Task description: Write out the stretch of lines from the one containing "What is the distance from point" through the one containing "24.4 metres", reproducing them exactly.

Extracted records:
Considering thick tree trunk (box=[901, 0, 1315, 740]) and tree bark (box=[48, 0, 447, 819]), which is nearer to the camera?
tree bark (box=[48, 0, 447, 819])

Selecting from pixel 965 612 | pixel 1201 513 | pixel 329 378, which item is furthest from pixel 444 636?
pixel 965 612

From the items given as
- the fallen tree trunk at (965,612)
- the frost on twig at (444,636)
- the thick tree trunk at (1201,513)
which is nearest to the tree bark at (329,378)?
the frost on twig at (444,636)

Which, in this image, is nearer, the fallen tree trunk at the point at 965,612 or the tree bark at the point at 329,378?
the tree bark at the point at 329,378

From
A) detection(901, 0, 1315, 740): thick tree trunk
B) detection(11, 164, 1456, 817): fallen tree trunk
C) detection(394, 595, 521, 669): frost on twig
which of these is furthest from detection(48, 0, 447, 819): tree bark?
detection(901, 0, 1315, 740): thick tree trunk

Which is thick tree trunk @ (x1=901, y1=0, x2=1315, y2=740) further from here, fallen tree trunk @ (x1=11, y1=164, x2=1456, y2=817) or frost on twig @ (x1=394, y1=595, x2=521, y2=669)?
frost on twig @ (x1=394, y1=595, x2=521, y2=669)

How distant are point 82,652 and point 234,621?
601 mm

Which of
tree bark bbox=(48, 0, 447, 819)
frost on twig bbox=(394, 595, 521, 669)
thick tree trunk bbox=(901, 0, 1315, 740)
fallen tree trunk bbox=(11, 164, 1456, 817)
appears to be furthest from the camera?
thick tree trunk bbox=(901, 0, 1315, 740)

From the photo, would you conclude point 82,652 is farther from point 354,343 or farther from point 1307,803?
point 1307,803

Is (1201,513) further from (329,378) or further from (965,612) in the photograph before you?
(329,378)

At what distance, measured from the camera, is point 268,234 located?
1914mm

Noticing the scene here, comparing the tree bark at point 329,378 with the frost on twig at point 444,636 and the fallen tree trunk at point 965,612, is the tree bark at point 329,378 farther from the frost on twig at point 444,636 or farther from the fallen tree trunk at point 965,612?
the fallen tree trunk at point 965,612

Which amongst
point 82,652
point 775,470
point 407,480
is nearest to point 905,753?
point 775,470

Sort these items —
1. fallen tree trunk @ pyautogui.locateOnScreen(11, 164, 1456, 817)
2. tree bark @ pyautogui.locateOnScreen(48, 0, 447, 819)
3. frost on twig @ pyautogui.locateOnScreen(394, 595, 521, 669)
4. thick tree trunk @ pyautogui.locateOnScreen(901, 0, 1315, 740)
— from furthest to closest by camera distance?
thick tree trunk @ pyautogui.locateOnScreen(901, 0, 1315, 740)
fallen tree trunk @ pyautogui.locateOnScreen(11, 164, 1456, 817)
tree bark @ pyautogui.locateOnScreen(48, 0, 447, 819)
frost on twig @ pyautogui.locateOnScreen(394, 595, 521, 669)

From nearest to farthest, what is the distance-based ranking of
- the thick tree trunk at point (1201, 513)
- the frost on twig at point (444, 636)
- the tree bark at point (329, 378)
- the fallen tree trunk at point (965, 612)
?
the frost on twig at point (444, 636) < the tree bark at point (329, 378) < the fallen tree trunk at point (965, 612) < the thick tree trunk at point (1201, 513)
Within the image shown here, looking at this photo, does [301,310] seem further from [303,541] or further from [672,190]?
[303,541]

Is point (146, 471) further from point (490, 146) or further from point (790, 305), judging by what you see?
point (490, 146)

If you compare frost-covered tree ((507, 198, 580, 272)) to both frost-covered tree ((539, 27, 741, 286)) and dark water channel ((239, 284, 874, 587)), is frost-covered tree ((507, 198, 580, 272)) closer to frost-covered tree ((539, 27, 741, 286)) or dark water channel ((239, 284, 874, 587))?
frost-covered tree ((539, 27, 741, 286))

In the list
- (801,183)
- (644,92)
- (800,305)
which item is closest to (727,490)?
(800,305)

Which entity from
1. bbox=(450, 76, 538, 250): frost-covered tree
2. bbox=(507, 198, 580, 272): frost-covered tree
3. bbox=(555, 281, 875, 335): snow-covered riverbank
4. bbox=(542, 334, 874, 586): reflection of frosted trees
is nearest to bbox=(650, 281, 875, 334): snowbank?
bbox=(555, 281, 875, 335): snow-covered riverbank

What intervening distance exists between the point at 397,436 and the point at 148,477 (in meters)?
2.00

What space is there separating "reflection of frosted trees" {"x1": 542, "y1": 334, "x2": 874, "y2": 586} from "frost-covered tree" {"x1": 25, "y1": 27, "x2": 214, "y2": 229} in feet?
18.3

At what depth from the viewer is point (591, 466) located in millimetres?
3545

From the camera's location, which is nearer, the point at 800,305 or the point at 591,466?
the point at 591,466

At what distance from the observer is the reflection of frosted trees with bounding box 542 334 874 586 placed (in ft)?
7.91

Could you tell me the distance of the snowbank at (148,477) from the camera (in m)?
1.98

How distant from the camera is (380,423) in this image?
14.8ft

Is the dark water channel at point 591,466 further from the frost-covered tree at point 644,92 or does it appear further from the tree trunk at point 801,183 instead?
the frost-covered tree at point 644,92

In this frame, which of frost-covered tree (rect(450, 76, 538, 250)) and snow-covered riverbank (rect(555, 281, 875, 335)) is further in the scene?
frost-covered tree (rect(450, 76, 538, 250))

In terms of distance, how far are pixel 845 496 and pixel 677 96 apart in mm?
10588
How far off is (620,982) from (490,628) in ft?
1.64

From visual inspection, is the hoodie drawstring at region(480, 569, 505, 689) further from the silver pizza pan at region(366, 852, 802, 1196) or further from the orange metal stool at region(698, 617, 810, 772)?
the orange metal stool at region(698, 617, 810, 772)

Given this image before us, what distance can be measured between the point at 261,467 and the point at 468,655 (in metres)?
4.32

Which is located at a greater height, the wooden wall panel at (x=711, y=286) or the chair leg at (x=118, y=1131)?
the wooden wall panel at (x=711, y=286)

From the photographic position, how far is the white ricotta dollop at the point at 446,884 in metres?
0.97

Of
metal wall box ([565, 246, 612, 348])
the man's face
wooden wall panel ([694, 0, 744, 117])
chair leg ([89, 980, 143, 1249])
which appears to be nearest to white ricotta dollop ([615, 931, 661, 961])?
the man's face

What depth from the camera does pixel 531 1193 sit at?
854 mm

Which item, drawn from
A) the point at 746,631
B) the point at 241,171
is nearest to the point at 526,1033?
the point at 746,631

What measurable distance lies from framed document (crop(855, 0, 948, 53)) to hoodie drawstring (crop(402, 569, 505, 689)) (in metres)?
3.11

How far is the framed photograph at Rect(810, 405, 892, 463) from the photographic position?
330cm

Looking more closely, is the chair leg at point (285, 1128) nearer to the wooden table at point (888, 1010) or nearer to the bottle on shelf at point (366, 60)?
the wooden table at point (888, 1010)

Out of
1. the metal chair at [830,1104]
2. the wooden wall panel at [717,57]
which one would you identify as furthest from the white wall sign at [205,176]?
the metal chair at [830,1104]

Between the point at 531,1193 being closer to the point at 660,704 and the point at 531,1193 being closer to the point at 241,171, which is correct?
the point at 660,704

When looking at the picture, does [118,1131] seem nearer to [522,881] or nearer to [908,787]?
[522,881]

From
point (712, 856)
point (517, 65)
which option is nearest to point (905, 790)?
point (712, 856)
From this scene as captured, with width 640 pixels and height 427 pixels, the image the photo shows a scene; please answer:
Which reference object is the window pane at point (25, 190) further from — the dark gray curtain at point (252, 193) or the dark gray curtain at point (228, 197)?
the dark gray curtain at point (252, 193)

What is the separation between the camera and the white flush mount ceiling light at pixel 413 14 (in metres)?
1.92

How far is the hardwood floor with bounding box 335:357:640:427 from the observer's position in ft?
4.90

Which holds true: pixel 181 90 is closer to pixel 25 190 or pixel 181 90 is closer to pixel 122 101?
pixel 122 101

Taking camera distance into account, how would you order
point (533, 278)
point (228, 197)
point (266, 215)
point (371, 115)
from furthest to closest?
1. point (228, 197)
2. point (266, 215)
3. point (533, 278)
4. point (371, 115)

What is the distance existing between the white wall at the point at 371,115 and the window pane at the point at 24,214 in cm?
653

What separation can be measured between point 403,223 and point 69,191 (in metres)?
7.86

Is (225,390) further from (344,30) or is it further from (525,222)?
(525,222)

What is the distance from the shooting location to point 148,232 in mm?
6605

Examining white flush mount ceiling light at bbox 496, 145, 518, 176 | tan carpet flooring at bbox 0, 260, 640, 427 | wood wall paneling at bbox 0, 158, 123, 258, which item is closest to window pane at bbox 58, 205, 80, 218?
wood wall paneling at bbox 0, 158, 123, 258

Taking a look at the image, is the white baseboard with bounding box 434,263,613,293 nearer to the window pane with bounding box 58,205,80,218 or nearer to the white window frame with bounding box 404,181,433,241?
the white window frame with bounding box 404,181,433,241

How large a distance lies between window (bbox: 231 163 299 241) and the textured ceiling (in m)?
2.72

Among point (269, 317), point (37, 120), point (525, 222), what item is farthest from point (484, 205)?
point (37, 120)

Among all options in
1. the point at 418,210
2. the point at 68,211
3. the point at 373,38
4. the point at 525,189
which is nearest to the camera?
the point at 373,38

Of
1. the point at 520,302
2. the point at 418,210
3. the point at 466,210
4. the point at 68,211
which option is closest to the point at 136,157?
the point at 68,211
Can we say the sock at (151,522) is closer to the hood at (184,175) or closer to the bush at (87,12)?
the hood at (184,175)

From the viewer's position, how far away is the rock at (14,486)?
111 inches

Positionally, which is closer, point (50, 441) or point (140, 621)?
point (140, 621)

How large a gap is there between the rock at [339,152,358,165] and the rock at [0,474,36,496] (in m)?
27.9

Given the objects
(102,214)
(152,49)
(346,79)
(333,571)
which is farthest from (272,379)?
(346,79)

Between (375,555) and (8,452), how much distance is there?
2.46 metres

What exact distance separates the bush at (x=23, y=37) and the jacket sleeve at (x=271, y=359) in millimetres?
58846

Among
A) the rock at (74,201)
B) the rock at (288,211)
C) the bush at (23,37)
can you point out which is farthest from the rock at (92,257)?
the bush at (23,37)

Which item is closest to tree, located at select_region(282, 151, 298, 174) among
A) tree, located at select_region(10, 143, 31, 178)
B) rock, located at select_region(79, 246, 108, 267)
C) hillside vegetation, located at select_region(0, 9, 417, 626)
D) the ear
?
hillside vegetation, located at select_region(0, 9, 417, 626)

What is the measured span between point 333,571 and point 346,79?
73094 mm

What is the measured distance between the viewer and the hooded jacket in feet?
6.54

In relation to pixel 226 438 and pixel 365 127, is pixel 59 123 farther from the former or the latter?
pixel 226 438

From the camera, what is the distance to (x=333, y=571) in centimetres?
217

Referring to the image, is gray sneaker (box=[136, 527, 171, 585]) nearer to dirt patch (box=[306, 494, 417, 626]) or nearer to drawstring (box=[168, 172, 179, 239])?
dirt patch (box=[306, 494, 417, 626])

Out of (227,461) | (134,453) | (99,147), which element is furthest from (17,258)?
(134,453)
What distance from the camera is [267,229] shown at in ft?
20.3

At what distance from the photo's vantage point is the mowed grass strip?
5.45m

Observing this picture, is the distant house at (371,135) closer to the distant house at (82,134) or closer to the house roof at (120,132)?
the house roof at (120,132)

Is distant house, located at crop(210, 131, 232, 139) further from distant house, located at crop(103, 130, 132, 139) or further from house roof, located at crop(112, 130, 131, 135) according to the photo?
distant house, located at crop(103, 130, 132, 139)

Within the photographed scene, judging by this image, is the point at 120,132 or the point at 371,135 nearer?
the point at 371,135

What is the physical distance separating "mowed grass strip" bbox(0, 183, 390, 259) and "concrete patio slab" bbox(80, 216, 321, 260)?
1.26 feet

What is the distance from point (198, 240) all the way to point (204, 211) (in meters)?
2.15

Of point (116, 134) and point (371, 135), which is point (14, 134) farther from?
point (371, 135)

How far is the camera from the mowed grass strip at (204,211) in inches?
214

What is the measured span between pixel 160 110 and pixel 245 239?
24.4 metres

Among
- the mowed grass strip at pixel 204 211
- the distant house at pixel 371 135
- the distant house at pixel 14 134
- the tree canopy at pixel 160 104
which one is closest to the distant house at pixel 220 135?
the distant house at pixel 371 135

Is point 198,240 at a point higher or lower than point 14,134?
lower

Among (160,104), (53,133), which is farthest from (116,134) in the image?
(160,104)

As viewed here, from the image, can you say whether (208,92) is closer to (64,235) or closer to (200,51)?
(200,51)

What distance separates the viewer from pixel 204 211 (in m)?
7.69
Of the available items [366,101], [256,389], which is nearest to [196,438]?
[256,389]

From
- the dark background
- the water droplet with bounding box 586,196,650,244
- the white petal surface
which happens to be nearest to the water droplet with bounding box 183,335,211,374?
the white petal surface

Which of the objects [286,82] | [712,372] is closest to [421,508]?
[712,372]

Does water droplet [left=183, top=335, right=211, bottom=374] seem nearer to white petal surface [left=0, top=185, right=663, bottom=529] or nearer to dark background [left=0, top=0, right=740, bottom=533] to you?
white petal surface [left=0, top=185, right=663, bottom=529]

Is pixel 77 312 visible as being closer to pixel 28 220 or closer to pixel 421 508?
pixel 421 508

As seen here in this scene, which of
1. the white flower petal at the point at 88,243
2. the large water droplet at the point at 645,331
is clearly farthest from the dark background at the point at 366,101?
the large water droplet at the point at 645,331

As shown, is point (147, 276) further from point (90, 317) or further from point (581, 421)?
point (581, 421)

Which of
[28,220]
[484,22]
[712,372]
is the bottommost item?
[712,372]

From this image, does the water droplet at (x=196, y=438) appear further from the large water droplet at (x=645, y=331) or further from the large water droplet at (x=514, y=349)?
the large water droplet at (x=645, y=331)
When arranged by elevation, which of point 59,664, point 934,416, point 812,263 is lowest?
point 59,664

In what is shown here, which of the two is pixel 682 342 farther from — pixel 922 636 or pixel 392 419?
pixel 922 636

Final result:
What is the distance from point (198, 240) all the way to point (204, 211) (in meters)?
2.15

Of point (116, 134) and point (371, 135), which is point (14, 134) farther from?
point (371, 135)

How far is the camera from the mowed grass strip at (204,211) in inches?
214

What is the measured span between pixel 160 110 and pixel 245 239?
24.4 metres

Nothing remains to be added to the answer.